From 2018 through 2023, US Citizenship and Immigration Services approved 29 applications for Ramaswamy’s former company, Roivant Sciences, to hire employees under H-1B visas, which allow US companies to employ foreign workers in tech and other specialized jobs, as per POLITICO.
In the past, the Ohio-based entrepreneur had acknowledged his own experience with immigration during his opening remarks at the first GOP debate in Milwaukee.
“My parents came to this country with no money 40 years ago…I have gone on to found multi-billion-dollar companies,” he had said.
Ramaswamy stepped down as chief executive officer of Roivant in February 2021, but remained the chair of the company’s board of directors until February this year when he announced his presidential campaign. As of March 31, the company and its subsidiaries had 904 full-time employees, including 825 in the US, POLITICO reported citing SEC filings.
Moreover, Ramaswamy’s stance on H-1B visas is reminiscent of former President Donald Trump's campaign — whom Ramaswamy had already dubbed as the best President of the 21st century — when then-candidate Trump took a hardline stance on these foreign workers before later softening his rhetoric.

### TASKS TO COMPLETE
a) Translate this sentence from the H-1B visa article into Spanish: "In the past, the Ohio-based entrepreneur had acknowledged his own experience with immigration during his opening remarks at the first GOP debate in Milwaukee."
b) Please resume the H-1B visa article, writing on from its final sentence.

### ENTRIES
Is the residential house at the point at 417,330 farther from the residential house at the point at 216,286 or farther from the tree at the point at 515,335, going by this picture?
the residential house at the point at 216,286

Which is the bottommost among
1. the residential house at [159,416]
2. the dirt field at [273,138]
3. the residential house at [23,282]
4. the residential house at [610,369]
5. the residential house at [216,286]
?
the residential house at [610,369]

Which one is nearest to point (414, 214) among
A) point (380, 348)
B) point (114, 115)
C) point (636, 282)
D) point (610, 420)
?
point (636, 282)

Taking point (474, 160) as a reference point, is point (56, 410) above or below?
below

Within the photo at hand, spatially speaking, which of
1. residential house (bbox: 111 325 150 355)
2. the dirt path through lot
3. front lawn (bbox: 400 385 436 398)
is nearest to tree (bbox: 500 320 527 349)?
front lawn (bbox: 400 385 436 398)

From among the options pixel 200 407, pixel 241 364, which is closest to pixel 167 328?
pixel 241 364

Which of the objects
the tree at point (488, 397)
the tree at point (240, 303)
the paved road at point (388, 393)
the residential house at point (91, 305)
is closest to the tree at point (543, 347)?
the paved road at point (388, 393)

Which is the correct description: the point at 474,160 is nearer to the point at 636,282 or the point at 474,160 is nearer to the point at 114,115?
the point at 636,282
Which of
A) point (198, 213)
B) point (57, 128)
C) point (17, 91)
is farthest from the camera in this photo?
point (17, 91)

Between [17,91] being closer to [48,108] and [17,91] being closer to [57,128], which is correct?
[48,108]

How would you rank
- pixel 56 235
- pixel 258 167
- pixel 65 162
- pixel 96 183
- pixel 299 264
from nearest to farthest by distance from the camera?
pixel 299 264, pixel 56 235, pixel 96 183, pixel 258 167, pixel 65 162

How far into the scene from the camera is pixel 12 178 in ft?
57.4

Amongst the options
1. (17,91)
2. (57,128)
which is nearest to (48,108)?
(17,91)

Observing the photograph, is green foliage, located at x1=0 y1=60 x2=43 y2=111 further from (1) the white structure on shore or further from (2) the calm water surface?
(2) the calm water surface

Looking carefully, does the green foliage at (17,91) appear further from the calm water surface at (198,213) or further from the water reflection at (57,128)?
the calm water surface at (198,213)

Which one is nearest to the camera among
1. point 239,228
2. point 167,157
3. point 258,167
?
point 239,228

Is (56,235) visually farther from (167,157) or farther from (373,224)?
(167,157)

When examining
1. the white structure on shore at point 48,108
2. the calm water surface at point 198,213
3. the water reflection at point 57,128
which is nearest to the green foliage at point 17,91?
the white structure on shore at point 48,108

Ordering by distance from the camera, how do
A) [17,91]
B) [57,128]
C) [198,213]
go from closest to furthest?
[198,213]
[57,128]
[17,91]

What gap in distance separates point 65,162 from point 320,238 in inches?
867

### OUTPUTS IN ORDER
a) En el pasado, el empresario radicado en Ohio había reconocido su propia experiencia con la inmigración durante sus palabras de apertura en el primer debate republicano en Milwaukee.

b)
As president, Trump temporarily suspended new work visas and blocked hundreds of thousands of foreign workers from US employment, as part of his sweeping effort to limit the number of immigrants coming into the United States, as per POLITICO.
But, just like Ramaswamy, Trump has also hired a number of foreign workers under H-1B visas for his businesses.
The Indian American entrepreneur had shot up sharply in GOP primary polls, standing tied with Florida Governor Ron DeSantis at the second position. However, both candidates lag hugely behind former President Donald Trump who leads with 56 per cent, as per The Hill.
In another poll by RealClearPolitics, Trump is far out in front of the 2024 GOP race with 53.6 per cent support, followed by Florida Governor Ron DeSantis at 13.5 per cent, and Ramaswamy at 7.3 per cent, New York Post reported.
Ramaswamy's campaign has gained attention, and he has risen in GOP primary polls, although he still trails behind Trump and Florida Governor Ron DeSantis in support. The next US presidential election is scheduled for November 5, 2024.